Because of fervent egalitarianism, sports also helped shaped Australian social and democratic ideals.

Bloomfield says sport became a way of proving to Australians they were as good as anyone else, and of standing up to bigger, stronger opponents. National tenacity and determination first emerged in sports, embodying ideals of manliness, patriotism and self-discipline. Sports also spurred the parallel development of volunteering, now a national institution and a marker of community service and national pride.
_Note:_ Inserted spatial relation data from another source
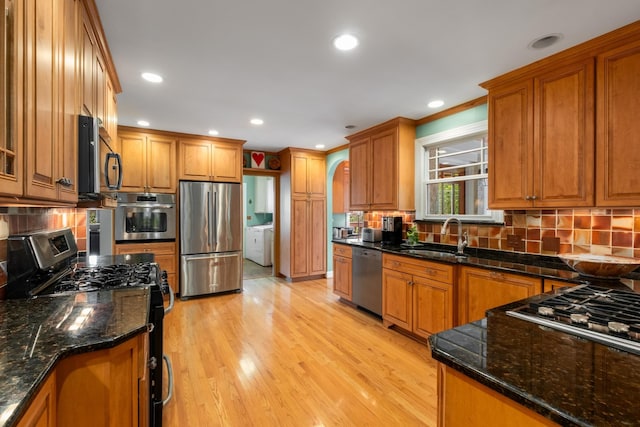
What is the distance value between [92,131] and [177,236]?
3082 millimetres

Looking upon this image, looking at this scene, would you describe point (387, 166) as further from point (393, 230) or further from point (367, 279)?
point (367, 279)

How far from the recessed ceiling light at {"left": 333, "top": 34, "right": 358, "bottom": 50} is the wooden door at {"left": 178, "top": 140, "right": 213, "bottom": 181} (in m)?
3.04

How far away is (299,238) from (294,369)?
3.00 metres

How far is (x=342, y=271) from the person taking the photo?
13.4 feet

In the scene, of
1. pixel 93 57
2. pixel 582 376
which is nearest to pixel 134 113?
pixel 93 57

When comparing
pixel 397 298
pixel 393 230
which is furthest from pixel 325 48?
pixel 397 298

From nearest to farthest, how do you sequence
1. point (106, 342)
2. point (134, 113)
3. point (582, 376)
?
point (582, 376)
point (106, 342)
point (134, 113)

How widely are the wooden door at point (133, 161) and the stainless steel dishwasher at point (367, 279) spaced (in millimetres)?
3059

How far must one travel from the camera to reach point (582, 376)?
74 centimetres

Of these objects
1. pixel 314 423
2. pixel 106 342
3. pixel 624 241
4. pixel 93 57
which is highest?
pixel 93 57

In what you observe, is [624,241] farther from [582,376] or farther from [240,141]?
[240,141]

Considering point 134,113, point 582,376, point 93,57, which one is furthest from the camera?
point 134,113

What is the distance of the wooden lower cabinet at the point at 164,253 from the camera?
405cm

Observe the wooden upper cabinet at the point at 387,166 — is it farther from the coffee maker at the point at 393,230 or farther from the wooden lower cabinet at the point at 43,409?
the wooden lower cabinet at the point at 43,409
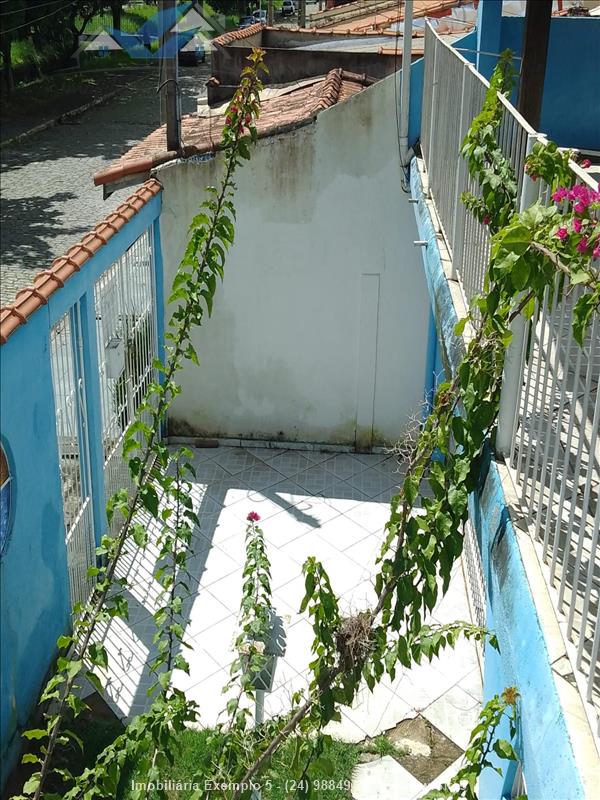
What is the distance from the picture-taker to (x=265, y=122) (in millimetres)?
9914

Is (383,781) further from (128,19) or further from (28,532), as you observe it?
(128,19)

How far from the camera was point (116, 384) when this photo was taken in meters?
8.33

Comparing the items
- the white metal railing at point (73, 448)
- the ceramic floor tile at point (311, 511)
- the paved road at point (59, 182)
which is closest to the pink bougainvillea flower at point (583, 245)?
the white metal railing at point (73, 448)

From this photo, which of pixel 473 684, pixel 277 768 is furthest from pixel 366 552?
pixel 277 768

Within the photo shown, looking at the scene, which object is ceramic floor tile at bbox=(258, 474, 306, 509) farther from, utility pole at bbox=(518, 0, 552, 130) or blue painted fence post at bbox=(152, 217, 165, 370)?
utility pole at bbox=(518, 0, 552, 130)

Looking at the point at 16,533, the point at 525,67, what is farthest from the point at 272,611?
the point at 525,67

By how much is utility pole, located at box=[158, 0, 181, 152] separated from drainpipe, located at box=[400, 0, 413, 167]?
2263 mm

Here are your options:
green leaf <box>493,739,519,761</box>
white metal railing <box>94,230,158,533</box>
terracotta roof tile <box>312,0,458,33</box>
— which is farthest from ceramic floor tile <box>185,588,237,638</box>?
terracotta roof tile <box>312,0,458,33</box>

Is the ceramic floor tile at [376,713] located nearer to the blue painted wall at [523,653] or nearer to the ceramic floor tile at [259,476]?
the blue painted wall at [523,653]

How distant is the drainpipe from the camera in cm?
833

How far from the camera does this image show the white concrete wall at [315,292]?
9.42m

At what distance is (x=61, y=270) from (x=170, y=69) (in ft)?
11.7

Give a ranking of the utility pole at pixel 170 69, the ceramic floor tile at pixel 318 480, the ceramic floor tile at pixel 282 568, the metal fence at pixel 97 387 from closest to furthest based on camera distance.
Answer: the metal fence at pixel 97 387, the ceramic floor tile at pixel 282 568, the utility pole at pixel 170 69, the ceramic floor tile at pixel 318 480

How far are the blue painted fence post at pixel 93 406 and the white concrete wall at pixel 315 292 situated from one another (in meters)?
2.64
As all this fermented in the national psyche and produced an ever-growing, self-perpetuating pantheon of sporting gods, national self-confidence, pride and nationalism became increasingly bound to sports. As it did, politicians attached themselves to its orbit, suffering with the disaster of the 1976 Montreal Olympics (not a single gold) but basking in the glory that followed the creation of the AIS.

No successful politician ignores sports. In Melbourne Prime Minister John Howard popped up ad nauseum, with medallists in the 20km walk, gold-winning cyclist Katie Mactier, at the swimming and table tennis, and doing the Mexican wave at the netball. And Victorian Premier Steve Bracks has presented enough gold to fund the trade deficit.

Political understanding of popular demand for heroes - and growing concerns about health and obesity - guarantees funding for elite sports through the AIS and in the community.

Success breeds expectation breeds ambition. AIS performance psychologist Dr Michael Martin says athletes need evidence of their talent and the facilities and elite competition this funding guarantees provides the results that build self-belief. "That's probably one of the biggest factors in the success of Australian sports."

Another is personal determination. "It's not the medals. It's personal bests, not settling for poor results. I've spoken to bronze, silver and gold medallists who have not performed to their own expectations. They'll take the medal, but at the end of the day they weren't happy with their results."

For the rest of Australia, 171 medals in eight days ain't too bad.